- Aufgabenstellung A
Benenne im Bericht über das Winternotprogramm „Winternotprogramm“ in „Winterhilfsprogramm“ um und gib dabei den Abschnitt wieder, der mit „Am Freitag ist“ beginnt und bis „vor dem Zusammenbruch.“ weitergeht.
- Aufgabenstellung B
Nenne alle Zahlen, die im Bericht über das Winternotprogramm in Ziffern geschrieben sind.
- Aufgabenstellung C
Knüpfe an den letzten Satz des Berichts über das Winternotprogramm an und schreibe ihn weiter.

- Textauszug
Sozialsenator lässt Winternotunterkunft auch im Sommer geöffnet. Sozialarbeiter fordern 1.000 Wohnungen für Obdachlose.

Bleibt auch im Sommer offen: Die Winternotunterkunft Sportallee. Bild: dpa

Am Freitag ist das Winternotprogramm zu Ende gegangen: Die 280 Schlafplätze, die Menschen als Erfrierungsschutz dienen, waren den Winter hindurch fast zu 100 Prozent ausgelastet.

Die Nutzer müssten jetzt wieder auf die Straße, "weil es keine Alternativen für sie gibt", warnte der Sozialarbeiter Stefan Karrenbauer gegenüber dem Straßenmagazin Hinz&Kunzt. Die städtischen Unterkünfte seien voll, das Hilfssystem stehe vor dem Zusammenbruch.

- Aus einer Sammlung entnommene Daten

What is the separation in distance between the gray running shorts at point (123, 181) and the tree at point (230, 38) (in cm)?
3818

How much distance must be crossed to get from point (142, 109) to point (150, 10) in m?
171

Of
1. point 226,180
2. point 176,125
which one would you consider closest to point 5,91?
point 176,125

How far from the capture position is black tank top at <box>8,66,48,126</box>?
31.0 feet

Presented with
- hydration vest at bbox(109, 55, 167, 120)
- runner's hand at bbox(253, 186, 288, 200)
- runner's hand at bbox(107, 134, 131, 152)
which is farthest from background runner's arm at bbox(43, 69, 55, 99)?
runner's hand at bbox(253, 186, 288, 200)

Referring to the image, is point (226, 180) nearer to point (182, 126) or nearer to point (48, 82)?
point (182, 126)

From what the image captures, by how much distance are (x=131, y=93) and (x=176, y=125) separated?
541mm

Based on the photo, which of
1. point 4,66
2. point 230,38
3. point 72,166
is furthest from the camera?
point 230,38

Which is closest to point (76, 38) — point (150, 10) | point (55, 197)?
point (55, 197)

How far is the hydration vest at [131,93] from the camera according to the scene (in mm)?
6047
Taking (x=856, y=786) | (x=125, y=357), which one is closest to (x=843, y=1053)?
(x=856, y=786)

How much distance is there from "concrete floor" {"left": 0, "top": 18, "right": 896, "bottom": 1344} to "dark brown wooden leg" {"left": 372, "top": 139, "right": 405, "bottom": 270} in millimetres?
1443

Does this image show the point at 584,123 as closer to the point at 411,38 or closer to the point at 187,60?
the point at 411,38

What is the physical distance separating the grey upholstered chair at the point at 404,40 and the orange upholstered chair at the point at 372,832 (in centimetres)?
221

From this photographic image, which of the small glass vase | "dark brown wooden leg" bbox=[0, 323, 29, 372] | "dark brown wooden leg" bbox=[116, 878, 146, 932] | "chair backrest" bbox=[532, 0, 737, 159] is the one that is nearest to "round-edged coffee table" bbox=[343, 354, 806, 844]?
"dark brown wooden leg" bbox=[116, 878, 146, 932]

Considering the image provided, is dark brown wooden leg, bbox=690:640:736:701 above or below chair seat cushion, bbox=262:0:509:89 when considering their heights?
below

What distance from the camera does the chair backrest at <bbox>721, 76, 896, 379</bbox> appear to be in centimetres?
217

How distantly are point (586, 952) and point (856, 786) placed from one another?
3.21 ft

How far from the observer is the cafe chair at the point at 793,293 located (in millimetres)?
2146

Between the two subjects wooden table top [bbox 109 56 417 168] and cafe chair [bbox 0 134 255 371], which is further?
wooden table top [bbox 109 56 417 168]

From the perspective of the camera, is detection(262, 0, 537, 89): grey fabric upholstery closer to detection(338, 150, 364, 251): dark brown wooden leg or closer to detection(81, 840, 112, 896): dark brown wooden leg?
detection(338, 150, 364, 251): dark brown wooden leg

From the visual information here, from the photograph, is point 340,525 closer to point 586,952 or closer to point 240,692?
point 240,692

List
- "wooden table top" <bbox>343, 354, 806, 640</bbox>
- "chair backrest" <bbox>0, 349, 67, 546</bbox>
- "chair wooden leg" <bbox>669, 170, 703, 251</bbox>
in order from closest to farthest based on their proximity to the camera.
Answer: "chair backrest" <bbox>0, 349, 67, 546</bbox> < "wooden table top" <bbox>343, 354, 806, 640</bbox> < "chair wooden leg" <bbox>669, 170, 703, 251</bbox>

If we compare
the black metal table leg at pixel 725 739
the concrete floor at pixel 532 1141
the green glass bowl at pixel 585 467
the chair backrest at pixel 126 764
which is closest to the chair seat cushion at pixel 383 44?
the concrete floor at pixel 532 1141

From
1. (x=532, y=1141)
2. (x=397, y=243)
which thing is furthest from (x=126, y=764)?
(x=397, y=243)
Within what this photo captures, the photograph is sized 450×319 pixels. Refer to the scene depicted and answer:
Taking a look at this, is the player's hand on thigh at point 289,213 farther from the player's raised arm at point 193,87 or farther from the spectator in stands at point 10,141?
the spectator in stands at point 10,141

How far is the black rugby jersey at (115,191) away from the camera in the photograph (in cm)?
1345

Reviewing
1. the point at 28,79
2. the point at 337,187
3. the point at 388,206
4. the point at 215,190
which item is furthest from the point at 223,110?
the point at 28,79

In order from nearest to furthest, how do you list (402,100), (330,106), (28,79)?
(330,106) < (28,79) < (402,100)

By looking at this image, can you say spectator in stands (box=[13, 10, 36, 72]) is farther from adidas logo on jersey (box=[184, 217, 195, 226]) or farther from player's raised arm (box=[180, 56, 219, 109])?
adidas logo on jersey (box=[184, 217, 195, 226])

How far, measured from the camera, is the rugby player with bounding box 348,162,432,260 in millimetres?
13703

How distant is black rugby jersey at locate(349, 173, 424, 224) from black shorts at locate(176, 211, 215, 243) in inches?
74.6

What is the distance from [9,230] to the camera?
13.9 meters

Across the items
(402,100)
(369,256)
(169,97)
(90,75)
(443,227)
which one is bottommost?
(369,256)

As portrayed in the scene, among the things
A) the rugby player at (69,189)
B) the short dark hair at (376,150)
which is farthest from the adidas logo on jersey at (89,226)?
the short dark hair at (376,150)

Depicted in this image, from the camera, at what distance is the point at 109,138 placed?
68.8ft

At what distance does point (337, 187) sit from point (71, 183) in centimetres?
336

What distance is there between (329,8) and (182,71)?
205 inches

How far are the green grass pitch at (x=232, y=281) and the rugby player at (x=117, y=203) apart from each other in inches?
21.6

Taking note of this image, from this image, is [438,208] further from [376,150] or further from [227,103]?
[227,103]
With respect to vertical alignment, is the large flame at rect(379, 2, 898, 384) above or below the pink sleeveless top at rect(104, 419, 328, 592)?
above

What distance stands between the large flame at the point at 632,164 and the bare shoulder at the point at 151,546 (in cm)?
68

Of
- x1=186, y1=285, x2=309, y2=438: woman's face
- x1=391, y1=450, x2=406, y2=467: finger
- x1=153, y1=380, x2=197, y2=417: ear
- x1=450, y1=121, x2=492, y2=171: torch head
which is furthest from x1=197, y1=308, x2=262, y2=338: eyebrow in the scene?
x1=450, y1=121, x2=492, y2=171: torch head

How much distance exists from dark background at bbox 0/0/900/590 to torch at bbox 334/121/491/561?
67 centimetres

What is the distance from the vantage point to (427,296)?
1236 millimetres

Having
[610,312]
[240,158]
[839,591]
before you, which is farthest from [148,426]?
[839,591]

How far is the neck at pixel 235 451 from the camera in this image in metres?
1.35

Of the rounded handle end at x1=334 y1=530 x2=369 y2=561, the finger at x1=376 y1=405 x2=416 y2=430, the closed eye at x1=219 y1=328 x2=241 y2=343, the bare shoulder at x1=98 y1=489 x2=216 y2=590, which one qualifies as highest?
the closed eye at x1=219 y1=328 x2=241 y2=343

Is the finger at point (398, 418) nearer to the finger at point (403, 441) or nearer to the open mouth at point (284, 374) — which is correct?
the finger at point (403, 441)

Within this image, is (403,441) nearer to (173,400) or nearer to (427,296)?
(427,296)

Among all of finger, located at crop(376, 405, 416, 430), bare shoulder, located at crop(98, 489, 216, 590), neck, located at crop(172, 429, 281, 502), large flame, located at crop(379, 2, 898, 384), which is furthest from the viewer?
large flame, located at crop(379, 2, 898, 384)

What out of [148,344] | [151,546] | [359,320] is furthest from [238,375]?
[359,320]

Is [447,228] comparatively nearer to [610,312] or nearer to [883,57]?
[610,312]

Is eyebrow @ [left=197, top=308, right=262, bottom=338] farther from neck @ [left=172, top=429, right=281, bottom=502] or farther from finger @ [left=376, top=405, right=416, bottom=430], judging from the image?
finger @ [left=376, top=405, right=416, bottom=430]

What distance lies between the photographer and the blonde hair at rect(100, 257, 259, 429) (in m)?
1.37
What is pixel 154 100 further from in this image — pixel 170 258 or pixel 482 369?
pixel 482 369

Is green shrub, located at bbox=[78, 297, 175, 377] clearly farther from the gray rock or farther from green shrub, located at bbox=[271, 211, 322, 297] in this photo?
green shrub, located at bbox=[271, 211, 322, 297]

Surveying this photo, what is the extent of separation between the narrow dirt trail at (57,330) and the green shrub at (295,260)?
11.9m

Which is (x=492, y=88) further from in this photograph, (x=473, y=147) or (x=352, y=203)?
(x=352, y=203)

- Lösung A
Am Freitag ist das Winterhilfsprogramm zu Ende gegangen: Die 280 Schlafplätze, die Menschen als Erfrierungsschutz dienen, waren den Winter hindurch fast zu 100 Prozent ausgelastet.

Die Nutzer müssten jetzt wieder auf die Straße, "weil es keine Alternativen für sie gibt", warnte der Sozialarbeiter Stefan Karrenbauer gegenüber dem Straßenmagazin Hinz&Kunzt. Die städtischen Unterkünfte seien voll, das Hilfssystem stehe vor dem Zusammenbruch.

- Lösung B
1.000, 280, 100

- Lösung C
30 Mitarbeiter aus der Wohnungslosenhilfe hatten sich am Morgen mit einem Transparent an der Fußgängerbrücke Hamburger Straße vor dem Büro von Sozialsenator Detlef Scheele (SPD) postiert und 1.029 Wohnungen für Obdachlose gefordert: So viele Menschen leben laut einer Befragung aus dem Jahr 2009 in Hamburg auf der Straße.

Auch die SPD-Sozialpolitikerin Ksenija Bekeris forderte eine verstärkte Vermittlung dieser Gruppe in Wohnungen. Es gebe durch die gestiegene Zahl von Flüchtlingen einen Engpass in regulären Wohnunterkünften.

Scheele zog eine erste Konsequenz: "Dieser Winter war für alle Beteiligten nicht leicht." Es sei früh kalt geworden, auch stoße ein Programm mit nur 200 Plätzen "schnell an seine Grenzen". Man werde die negativen Erfahrungen auswerten. "Eine Sofort-Maßnahme ist, dass die Obdachlosen, die das möchten, weiter in der Sportallee bleiben können."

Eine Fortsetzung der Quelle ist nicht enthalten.